[Passage Boundary: Start]

Background: Pertussis continues to challenge medical professionals; recently described increases in incidence may be due to age-cohort effects, vaccine effectiveness, or changes in testing patterns. Toronto, Canada has recently experienced increases in pertussis incidence, and provides an ideal jurisdiction for evaluating pertussis epidemiology due to centralized testing. We evaluated pertussis trends in Toronto using all available specimen data, which allowed us to control for changing testing patterns and practices.
Methods: Data included all pertussis culture and PCR test records for Greater Toronto from 1993 to 2007. We estimated incidence trends using Poisson regression models; complex relationships between disease incidence and test submission were explored with vector autoregressive models.

[Passage Boundary: End]
[Records supplied Boundary: Start]

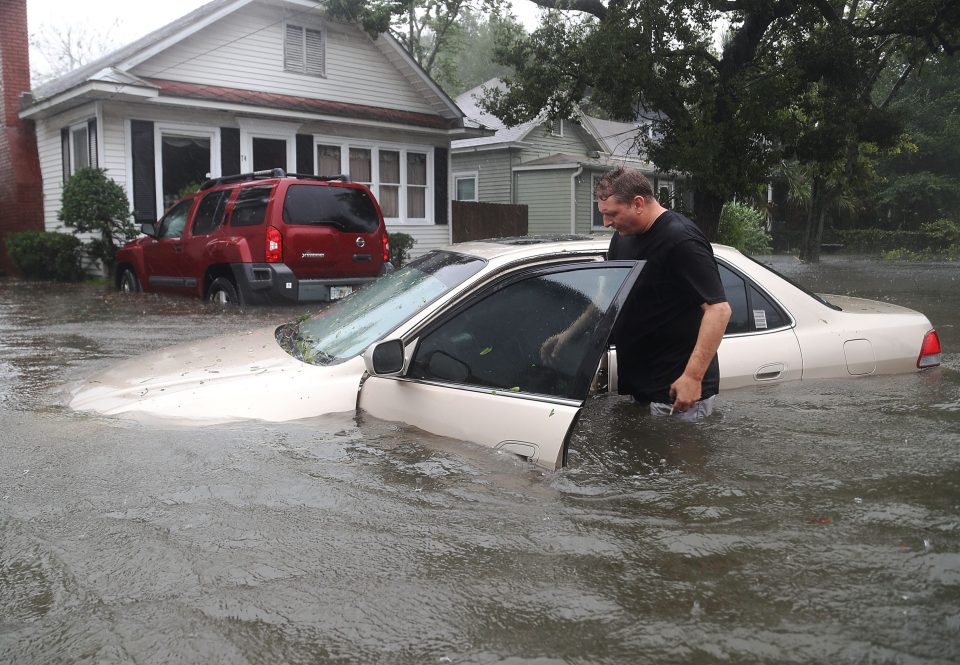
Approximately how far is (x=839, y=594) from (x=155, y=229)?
1233 cm

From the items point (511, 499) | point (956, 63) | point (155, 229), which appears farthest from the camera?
point (956, 63)

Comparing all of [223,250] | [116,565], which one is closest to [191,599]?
[116,565]

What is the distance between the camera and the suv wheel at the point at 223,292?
1155 cm

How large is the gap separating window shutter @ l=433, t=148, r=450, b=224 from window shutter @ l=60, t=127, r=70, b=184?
8416 mm

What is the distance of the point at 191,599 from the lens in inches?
114

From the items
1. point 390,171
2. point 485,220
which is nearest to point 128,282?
point 390,171

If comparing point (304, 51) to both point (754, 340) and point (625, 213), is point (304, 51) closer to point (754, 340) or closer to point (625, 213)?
point (754, 340)

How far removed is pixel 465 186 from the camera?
32.0m

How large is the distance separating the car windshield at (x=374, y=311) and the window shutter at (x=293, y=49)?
16.1 meters

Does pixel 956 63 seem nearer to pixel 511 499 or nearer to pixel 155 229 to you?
pixel 155 229

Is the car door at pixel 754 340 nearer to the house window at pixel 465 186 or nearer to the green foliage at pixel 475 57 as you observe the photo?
the house window at pixel 465 186

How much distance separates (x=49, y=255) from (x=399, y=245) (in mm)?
7176

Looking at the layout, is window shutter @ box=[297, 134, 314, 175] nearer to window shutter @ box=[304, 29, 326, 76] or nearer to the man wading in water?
window shutter @ box=[304, 29, 326, 76]

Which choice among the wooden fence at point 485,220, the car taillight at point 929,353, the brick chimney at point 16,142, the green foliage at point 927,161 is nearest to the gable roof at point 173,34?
the brick chimney at point 16,142
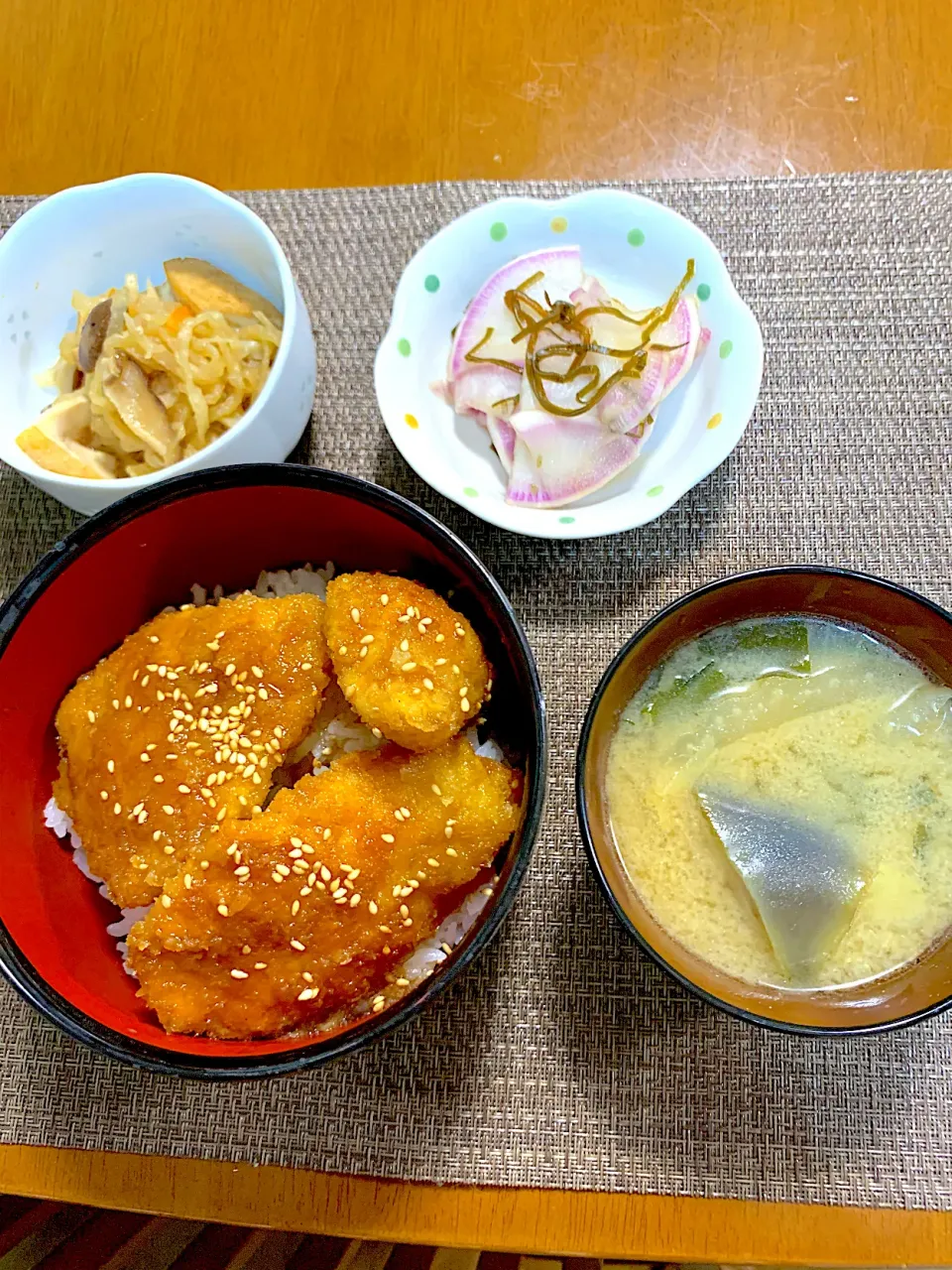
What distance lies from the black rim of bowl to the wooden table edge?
384mm

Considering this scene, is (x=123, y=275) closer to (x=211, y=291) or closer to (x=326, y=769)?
(x=211, y=291)

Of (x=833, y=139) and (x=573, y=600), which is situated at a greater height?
(x=833, y=139)

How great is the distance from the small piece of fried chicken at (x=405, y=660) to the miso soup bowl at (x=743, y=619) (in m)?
0.17

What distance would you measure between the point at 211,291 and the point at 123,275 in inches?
7.4

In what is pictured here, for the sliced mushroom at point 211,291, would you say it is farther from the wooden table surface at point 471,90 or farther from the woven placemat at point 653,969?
the wooden table surface at point 471,90

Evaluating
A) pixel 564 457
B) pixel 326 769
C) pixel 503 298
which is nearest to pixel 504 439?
pixel 564 457

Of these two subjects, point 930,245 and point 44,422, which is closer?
point 44,422

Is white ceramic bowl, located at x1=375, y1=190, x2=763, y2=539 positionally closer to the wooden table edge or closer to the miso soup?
the miso soup

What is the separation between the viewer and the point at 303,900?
3.76ft

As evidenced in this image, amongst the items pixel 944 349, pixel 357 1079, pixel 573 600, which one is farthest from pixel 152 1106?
pixel 944 349

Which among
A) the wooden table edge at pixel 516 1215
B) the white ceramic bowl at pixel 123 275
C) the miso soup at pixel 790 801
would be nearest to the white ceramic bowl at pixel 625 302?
the white ceramic bowl at pixel 123 275

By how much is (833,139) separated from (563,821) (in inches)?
52.4

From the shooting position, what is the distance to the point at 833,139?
171 centimetres

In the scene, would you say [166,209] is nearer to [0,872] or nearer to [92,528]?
[92,528]
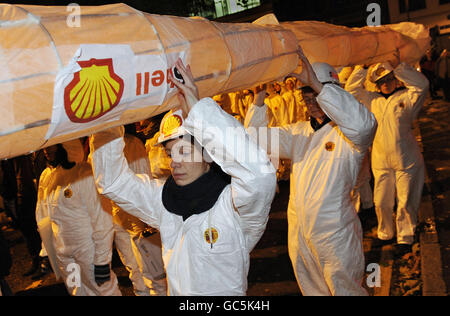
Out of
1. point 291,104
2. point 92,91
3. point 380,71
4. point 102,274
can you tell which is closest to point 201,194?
point 92,91

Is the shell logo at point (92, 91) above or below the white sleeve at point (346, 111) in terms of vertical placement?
above

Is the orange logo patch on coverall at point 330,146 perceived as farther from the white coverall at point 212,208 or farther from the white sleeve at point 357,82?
the white sleeve at point 357,82

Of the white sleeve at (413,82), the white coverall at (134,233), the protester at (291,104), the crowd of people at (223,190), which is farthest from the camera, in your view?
the protester at (291,104)

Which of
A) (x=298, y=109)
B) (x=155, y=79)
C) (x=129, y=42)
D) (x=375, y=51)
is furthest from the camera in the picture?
(x=298, y=109)

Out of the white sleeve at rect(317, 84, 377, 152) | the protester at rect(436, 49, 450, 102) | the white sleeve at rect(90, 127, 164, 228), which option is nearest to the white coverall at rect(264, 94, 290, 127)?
the white sleeve at rect(317, 84, 377, 152)

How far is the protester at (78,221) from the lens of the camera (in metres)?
4.74

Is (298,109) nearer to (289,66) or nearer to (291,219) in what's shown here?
(291,219)

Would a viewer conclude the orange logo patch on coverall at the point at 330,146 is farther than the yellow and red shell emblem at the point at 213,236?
Yes

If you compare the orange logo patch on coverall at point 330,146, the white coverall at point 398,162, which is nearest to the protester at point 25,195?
the orange logo patch on coverall at point 330,146

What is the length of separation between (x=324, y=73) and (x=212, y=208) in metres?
1.60

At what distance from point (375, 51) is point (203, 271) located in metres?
3.23

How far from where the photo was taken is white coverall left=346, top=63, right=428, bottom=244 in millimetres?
5801
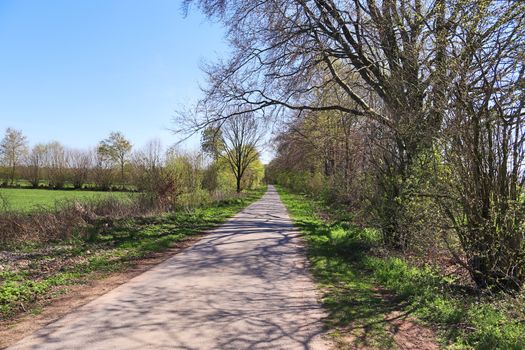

[Records supplied Boundary: End]

**Instructions:**
a – Repeat the stretch of the pertussis passage from "Background: Pertussis continues" through "vector autoregressive models.".
b – Write the next part of the passage on pertussis in Toronto, picking up after its final sentence.

**Your responses:**
a –
Background: Pertussis continues to challenge medical professionals; recently described increases in incidence may be due to age-cohort effects, vaccine effectiveness, or changes in testing patterns. Toronto, Canada has recently experienced increases in pertussis incidence, and provides an ideal jurisdiction for evaluating pertussis epidemiology due to centralized testing. We evaluated pertussis trends in Toronto using all available specimen data, which allowed us to control for changing testing patterns and practices.
Methods: Data included all pertussis culture and PCR test records for Greater Toronto from 1993 to 2007. We estimated incidence trends using Poisson regression models; complex relationships between disease incidence and test submission were explored with vector autoregressive models.

b –
Results: From 1993 to 2007, 26988 specimens were submitted for testing; 2545 (9.4%) were positive. Pertussis incidence was 2 per 100,000 from 1993 to 2004 and increased to 10 per 100,000 from 2005-2007, with a concomitant 6-fold surge in test specimen submissions after the introduction of a new, more sensitive PCR assay. The relative change in incidence was less marked after adjustment for testing volumes. Bidirectional feedbacks between test positivity and test submissions were identified.
Conclusions: Toronto's recent surge in pertussis reflects a true increase in local disease activity; the apparent size of the outbreak has likely been magnified by increasing use of pertussis testing by clinicians, and by improved test sensitivity since 2005. These findings may be applicable to changes in pertussis epidemiology that have been noted elsewhere in North America.